I have a feeling that quite a lot of us would rather be somewhere else these days. It wouldn’t be so bad to be trapped in a place that was separate from the logic and awareness that we understand and accept as our own universe. If it was a place where perception changed in such a way that perception itself was an alien state for us, that would probably be okay.

That’s exactly what happens Jeanne-Claude and Daisy in Crawl Space, Jesse Jacobs’ psychedelic exploration about being displaced from everything we consider to be the way things are.

Daisy is new to town and her only real friend is Jeanne-Claude, but when we first meet them, we have no idea any “real” world like that exists. Instead they are wandering through the surreal landscape rendered by Jacobs where geometric psychedelia dominates the space you walk through, the creatures you encounter, and even who you are. The friends have a human-ish form, but they are engulfed by the colorful, incomprehensible lines that define this entire universe. This is the universe as optical illusion, where you are just another part of the meticulous confusion.

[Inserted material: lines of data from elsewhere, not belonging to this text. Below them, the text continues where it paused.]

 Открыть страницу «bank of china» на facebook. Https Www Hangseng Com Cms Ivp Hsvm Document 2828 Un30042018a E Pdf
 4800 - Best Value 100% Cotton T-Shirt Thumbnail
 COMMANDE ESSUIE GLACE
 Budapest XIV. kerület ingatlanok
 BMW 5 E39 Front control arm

But our universe is its own kind of optical illusion, too, one where friends may not be exactly what they appear. In the real world Daisy is told by Jeanne-Claude that she has to hide that her basement contains the entry way to this strange other universe. But Jeanne-Claude just uses this opportunity to be the one who reveals the wonder to other kids in order to impress them, and as the two continue on their journeys to this other universe — an act akin to a combination of tripping and finding enlightenment — others get become involved and the special secret between the two has been cheapened. What at first felt like an almost spiritual high becomes just another clump of teenagers looking to escape the world through intoxication.

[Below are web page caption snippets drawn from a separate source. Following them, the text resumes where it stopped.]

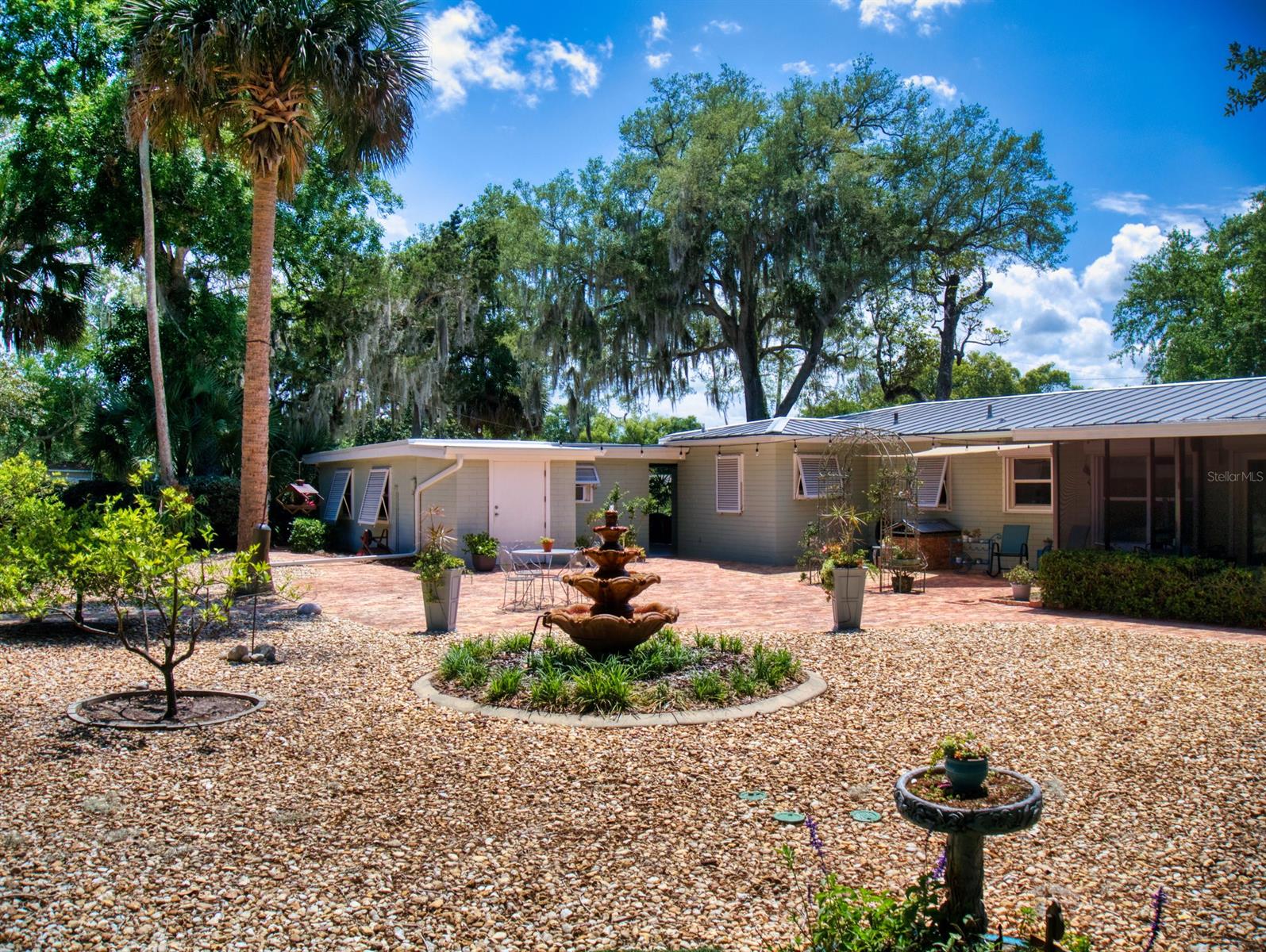 Edson Ridge - Residential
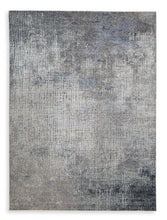 Load image into Gallery viewer, Brookhall 7&#39;10&quot; x 10&#39;6&quot; Rug
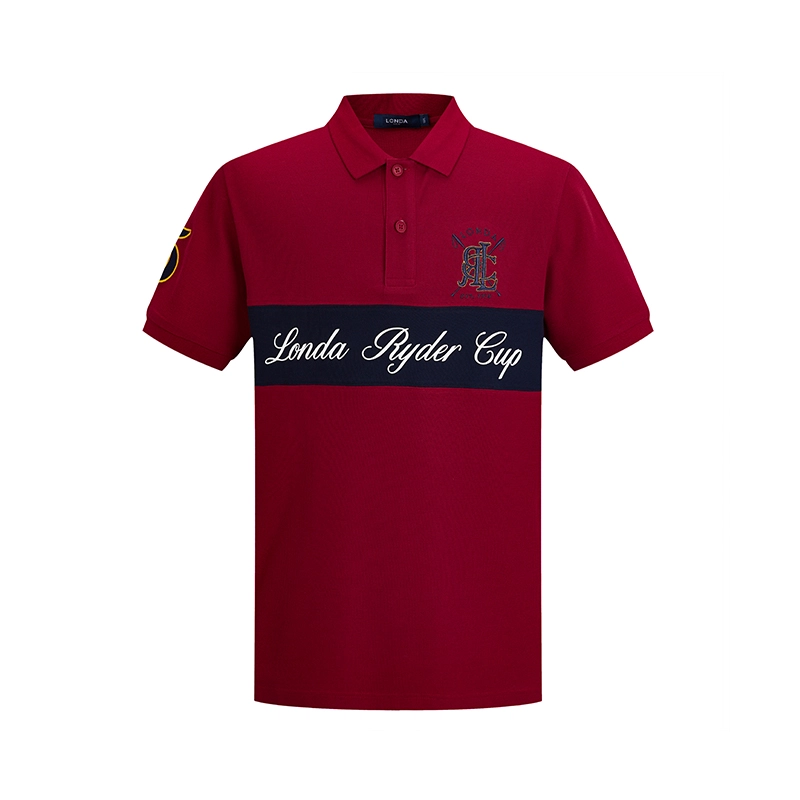 LONDA 1958 polo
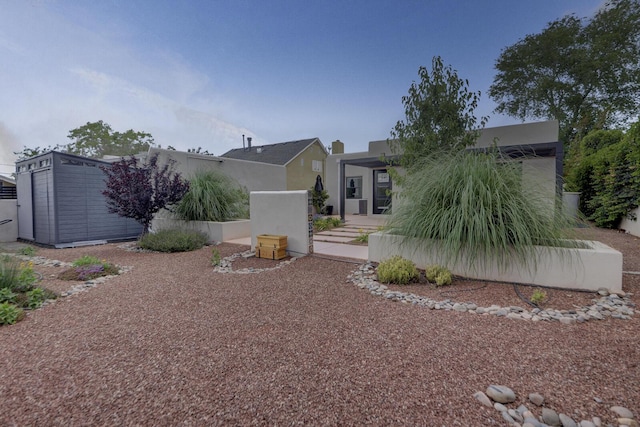 320 Wellesley Pl NE, Albuquerque, NM 87106 - photo 44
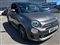 Fiat 500 Image 1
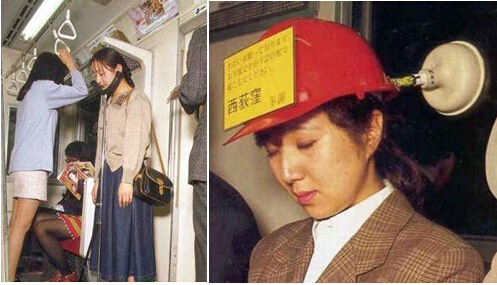 fpc厂家为您盘点那些令人匪夷所思的日本智能家居产品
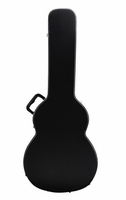 Gator Cases Martin 000 Acoustic Guitar Wood Case - GWE-000AC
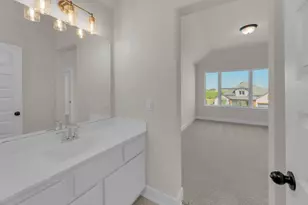 231 Warbler Song Dr, Willis, TX 77318 - Photo 19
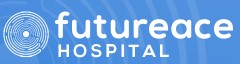 Futureace Hospital Kochi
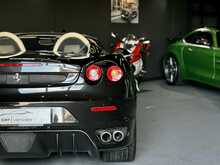 Ferrari F430 4.3  Spider F1 DCT 2dr 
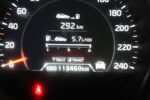 Kia Ceed – Image 16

In telling this story Jacobs does a great job in walking the line between a emotionally realistic teenage drama and an abstract cautionary fable about the different things people want out of life. Daisy finds something mysterious in her basement and wants to explore it. By the end of the book, we see that this kind of escape and transformation is not a passing phase for her, but something she is ready to embrace and enter into on its own terms. That may be the right thing to do, or the wrong thing to do, but it doesn’t seem like Daisy’s interested in numbing herself with it. It seems like she wants to go to the next level. Others are just flirting with that for a quick cure to boredom, dissatisfaction, but Daisy is making a tough choice — and even if it might engulf her in the end, it is at least a stance that is a retreat from the challenges of life.